Twins study: Higher flavonoid intake associated with lower weight gain in women.
Results from a new study published in the American Journal of Clinical Nutrition(Jennings et al 2017), which looked at the associations between flavonoid intakes and fat mass in the body, suggests that regular intake of flavonoids, like anthocyanins, ﬂavan-3-ols, ﬂavonols, and proanthocyanidins, is associated with lower fat mass, independent of genetic and environmental factors.
The study included 2738 healthy female twins between 18-83 years old from the TwinsUK registry. 43% of the twins (1174) were monozygotic. Average flavonoid intake was 1.1g/d and their intakes of total flavonoids were deduced using food -frequency questionaires.
Measurements taken included limb-to-trunk fat mass ratio (FMR), fat mass index, and central fat mass index.
In monozygotic twins with different diets, twins with higher intakes of flavan-3-ols, flavonols, and proanthocyanidins had significantly lower FMR than their co-twins (difference: 3-4%). Additionally, twins with higher consumption of anthocyanin-rich foods like berries (only in young participants <50years), as well as flavonol- and proanthocyanidin-rich foods had a 3-9% lower FMR than that of their co-twins.
The results, also showed that higher intakes of anthocyanin, flavanol, and proanthocyanidin subclasses were significantly associated with better fat mass distribution.
Recently, fat distribution has proven to be a stronger predictor of insulin resistance and inflammation than body fat measurements alone. Percentage of body fats on the other hand has been shown to be a stronger determinant of cardiovascular disease than body mass index or waist circumference.

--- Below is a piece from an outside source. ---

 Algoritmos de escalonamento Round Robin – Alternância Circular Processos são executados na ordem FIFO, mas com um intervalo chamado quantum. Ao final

Animal studies have demonstrated that dietary flavonoids influence obesity through mechanisms such as the inhibition of adipogenesis (the process of cell-differentiation and maturation into mature fat cells), the normalization of glucose tolerance and the modulation of insulin and inflammatory signalling pathways.
These results further add to already existing evidence that dietary flavonoids may be beneficial for weight maintenance.